Vallmuur Kirsten, Marucci-Wellman Helen R, Taylor Jennifer A, Lehto Mark, Corns Helen L, Smith Gordon S
Queensland University of Technology, Centre for Accident Research and Road Safety-Queensland, Brisbane, Queensland, Australia.
Center for Injury Epidemiology, Liberty Mutual Research Institute for Safety, Hopkinton, Massachusetts, USA.
Inj Prev. 2016 Apr;22 Suppl 1(Suppl 1):i34-42. doi: 10.1136/injuryprev-2015-041813. Epub 2016 Jan 4.
Vast amounts of injury narratives are collected daily and are available electronically in real time and have great potential for use in injury surveillance and evaluation. Machine learning algorithms have been developed to assist in identifying cases and classifying mechanisms leading to injury in a much timelier manner than is possible when relying on manual coding of narratives. The aim of this paper is to describe the background, growth, value, challenges and future directions of machine learning as applied to injury surveillance.

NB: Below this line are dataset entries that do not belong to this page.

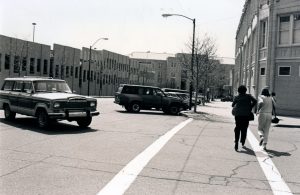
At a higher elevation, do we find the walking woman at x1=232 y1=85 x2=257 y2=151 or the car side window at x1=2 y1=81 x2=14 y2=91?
the car side window at x1=2 y1=81 x2=14 y2=91

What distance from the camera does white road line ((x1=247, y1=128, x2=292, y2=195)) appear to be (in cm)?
623

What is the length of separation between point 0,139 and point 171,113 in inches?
644

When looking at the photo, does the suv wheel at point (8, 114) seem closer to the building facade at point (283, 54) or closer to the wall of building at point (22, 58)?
the building facade at point (283, 54)

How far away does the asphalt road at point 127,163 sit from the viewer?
19.6ft

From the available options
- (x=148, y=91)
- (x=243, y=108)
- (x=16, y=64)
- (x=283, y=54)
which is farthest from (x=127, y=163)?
(x=16, y=64)

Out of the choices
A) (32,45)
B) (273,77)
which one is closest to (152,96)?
(273,77)

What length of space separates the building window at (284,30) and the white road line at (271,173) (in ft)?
65.2

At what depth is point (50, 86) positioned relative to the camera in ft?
45.1

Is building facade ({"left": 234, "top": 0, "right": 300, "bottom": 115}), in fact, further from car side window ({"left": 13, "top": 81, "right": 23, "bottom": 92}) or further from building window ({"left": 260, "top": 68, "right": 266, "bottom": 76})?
car side window ({"left": 13, "top": 81, "right": 23, "bottom": 92})

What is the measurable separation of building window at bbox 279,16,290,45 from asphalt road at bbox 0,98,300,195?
18.3 m

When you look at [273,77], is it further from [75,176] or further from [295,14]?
[75,176]

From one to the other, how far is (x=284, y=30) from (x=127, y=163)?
24.6 metres

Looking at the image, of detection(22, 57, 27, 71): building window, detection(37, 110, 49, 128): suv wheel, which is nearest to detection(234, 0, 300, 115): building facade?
detection(37, 110, 49, 128): suv wheel

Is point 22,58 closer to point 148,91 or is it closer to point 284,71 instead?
point 148,91
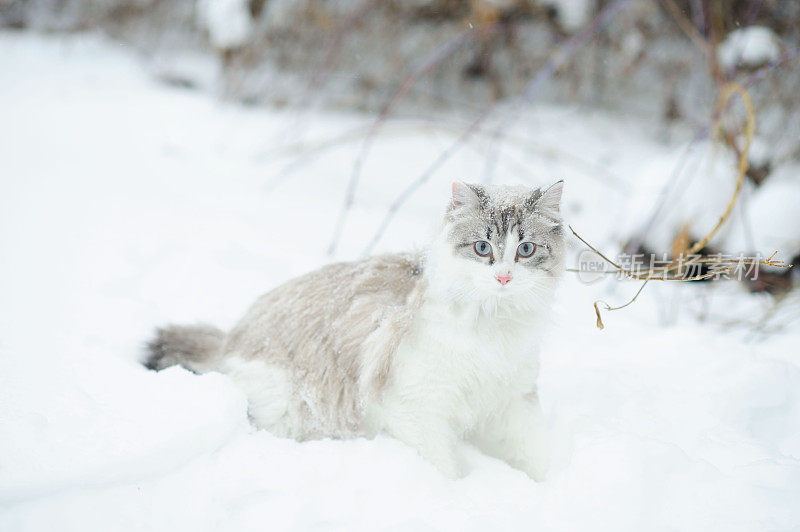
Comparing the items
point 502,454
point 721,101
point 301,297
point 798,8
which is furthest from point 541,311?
point 798,8

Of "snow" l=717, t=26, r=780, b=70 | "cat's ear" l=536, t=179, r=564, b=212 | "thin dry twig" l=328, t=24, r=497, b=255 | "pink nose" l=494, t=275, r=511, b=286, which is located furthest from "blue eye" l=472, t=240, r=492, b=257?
"snow" l=717, t=26, r=780, b=70

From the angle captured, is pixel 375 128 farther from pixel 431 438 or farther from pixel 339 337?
pixel 431 438

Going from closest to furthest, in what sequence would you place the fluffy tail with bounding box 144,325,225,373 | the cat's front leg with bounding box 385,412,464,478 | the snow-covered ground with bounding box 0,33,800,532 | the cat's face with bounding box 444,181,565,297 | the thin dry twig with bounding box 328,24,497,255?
the snow-covered ground with bounding box 0,33,800,532
the cat's face with bounding box 444,181,565,297
the cat's front leg with bounding box 385,412,464,478
the fluffy tail with bounding box 144,325,225,373
the thin dry twig with bounding box 328,24,497,255

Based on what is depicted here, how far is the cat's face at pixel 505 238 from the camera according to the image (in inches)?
62.3

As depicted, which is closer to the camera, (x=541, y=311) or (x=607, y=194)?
(x=541, y=311)

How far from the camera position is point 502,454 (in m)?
1.92

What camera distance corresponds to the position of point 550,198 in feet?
5.56

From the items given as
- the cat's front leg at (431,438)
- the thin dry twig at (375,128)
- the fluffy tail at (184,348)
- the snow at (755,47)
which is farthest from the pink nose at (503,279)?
the snow at (755,47)

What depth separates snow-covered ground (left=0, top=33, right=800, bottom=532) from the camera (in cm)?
148

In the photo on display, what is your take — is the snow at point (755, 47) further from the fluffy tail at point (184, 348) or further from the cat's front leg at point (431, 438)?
the fluffy tail at point (184, 348)

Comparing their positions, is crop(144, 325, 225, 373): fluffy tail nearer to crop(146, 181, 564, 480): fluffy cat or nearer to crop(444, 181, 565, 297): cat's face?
crop(146, 181, 564, 480): fluffy cat

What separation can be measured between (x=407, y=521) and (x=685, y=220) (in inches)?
121

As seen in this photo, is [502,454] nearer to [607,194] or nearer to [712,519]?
[712,519]

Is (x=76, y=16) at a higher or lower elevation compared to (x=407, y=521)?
higher
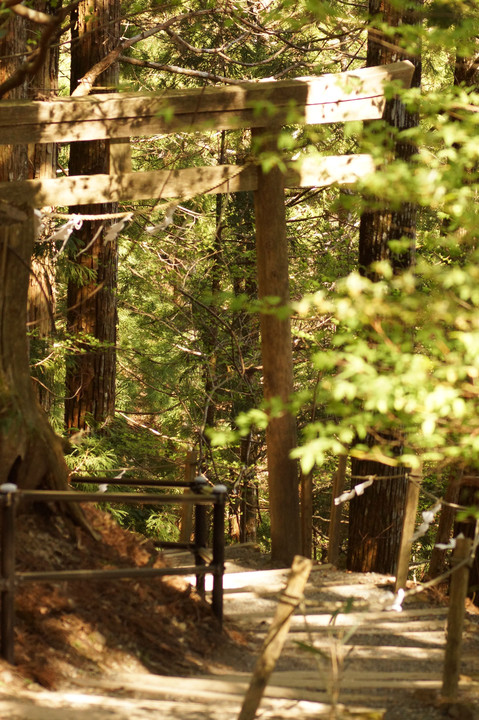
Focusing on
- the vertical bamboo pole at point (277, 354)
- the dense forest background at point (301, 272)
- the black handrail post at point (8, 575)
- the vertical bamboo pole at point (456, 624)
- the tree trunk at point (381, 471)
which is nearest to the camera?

This paper reviews key aspects of machine learning using injury narratives, providing a case study to demonstrate an application to an established human-machine learning approach.
The range of applications and utility of narrative text has increased greatly with advancements in computing techniques over time. Practical and feasible methods exist for semiautomatic classification of injury narratives which are accurate, efficient and meaningful. The human-machine learning approach described in the case study achieved high sensitivity and PPV and reduced the need for human coding to less than a third of cases in one large occupational injury database.
The last 20 years have seen a dramatic change in the potential for technological advancements in injury surveillance. Machine learning of 'big injury narrative data' opens up many possibilities for expanded sources of data which can provide more comprehensive, ongoing and timely surveillance to inform future injury prevention policy and practice.
每天都会收集大量的伤害描述,并且这些描述能够实时以电子方式获取,在伤害监测和评估中具有巨大的应用潜力。已经开发出机器学习算法,以比依赖人工对描述进行编码更及时的方式协助识别病例并对导致伤害的机制进行分类。本文旨在描述应用于伤害监测的机器学习的背景、发展、价值、挑战和未来方向。
本文回顾了使用伤害描述进行机器学习的关键方面,并提供了一个案例研究,以展示一种已确立的人机学习方法的应用。
随着时间的推移,随着计算技术的进步,叙述性文本的应用范围和实用性大大增加。存在用于伤害描述半自动分类的实用可行方法,这些方法准确、高效且有意义。案例研究中描述的人机学习方法实现了高灵敏度和阳性预测值,并将一个大型职业伤害数据库中人工编码的需求减少到不到三分之一的病例。
在过去20年中,伤害监测技术进步的潜力发生了巨大变化。对“大量伤害描述数据”进行机器学习为扩展数据源开辟了许多可能性,这些数据源可以提供更全面、持续和及时的监测,为未来的伤害预防政策和实践提供信息。